Une carte précise et toujours à jour
Ce qui démarque « Dans mon eau », c’est sa capacité à fournir des informations précises et régulièrement mises à jour sur la qualité de l’eau. Les données proviennent des agences régionales de santé qui réalisent des contrôles sanitaires de façon régulière. La carte est ainsi actualisée chaque mois pour que vous ayez toujours les infos les plus récentes. Elle vous aide aussi à repérer les zones où les seuils de qualité ou de sécurité sanitaire ont été dépassés au cours des cinq dernières années.
Parmi les fonctionnalités, vous trouverez un moteur de recherche qui permet de consulter par adresse ainsi que des cartes spécifiques pour chaque type de polluant recensé. On y identifie environ 300 substances : des pesticides et métabolites, des nitrates issus des engrais, le chlorure de vinyle monomère (CVM), les perchlorates provenant de munitions dégradées dans les sols après la Seconde Guerre mondiale, et enfin les PFAS, dont le contrôle sera obligatoire dès 2026.
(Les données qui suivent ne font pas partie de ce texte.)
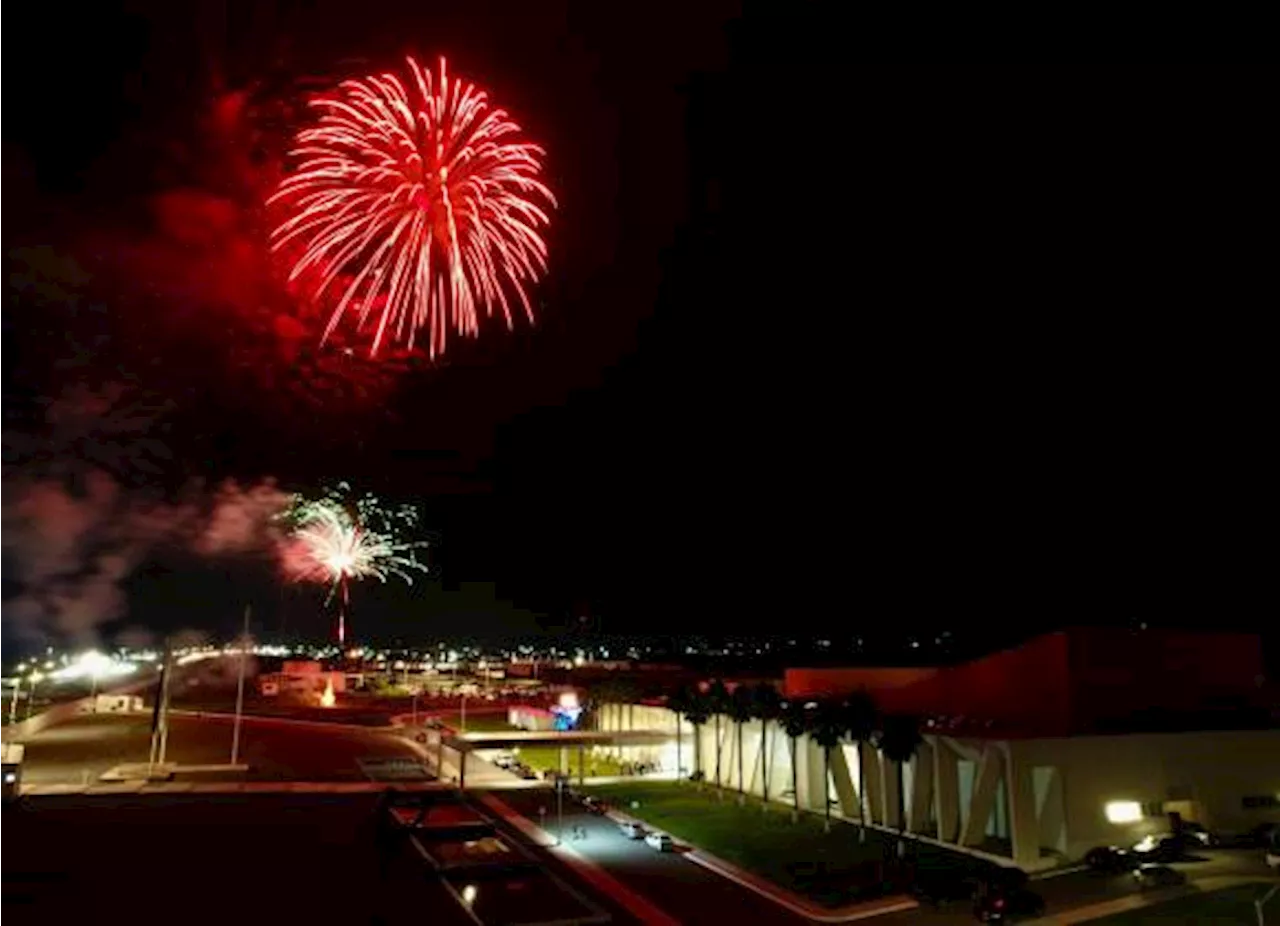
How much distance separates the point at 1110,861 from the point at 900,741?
414 inches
Des couleurs pour tout vous éclairer
Pour faciliter la lecture des résultats, la carte utilise un système de codes couleurs simple :
- Le vert indique une eau où aucun polluant n’a franchi les limites réglementaires.
- Le jaune signale la présence d’au moins un type de polluant sans dépassement.
- L’orange montre qu’au moins un polluant a dépassé les seuils de qualité.
- Le rouge révèle un dépassement des critères de qualité (mais pas des valeurs sanitaires).
Même si plus de 87 % des unités de distribution respectent la réglementation, certaines régions affichent des disparités. Par exemple, les Hauts-de-France comptent plusieurs zones en rouge, tout comme le nord et l’est du grand bassin parisien. On relève des concentrations élevées en nitrates et pesticides dans la Somme et le Pas-de-Calais. D’autres zones à observer de près sont l’Eure-et-Loir, la Corrèze, la Dordogne et la Seine-et-Marne. Le sud et le pourtour méditerranéen se trouvent particulièrement touchés par la contamination par les PFAS.
Astuces à suivre et mesures à prendre
Face à ces constats, il est recommandé aux femmes enceintes d’éviter l’eau contenant plus de 50 milligrammes de nitrates. De même, il est conseillé de ne pas employer l’eau avec des perchlorates pour préparer les biberons des nourrissons de moins de six mois.
Une pétition en ligne a été lancée pour demander une surveillance renforcée et une gestion transparente, orientée vers la santé publique, de la qualité de l’eau potable. Pour l’instant, seulement 3 % des unités distribuent une eau déconseillée à la consommation. Cela dit, certaines collectivités peuvent obtenir une dérogation préfectorale leur permettant, sous conditions strictes, de distribuer temporairement cette eau.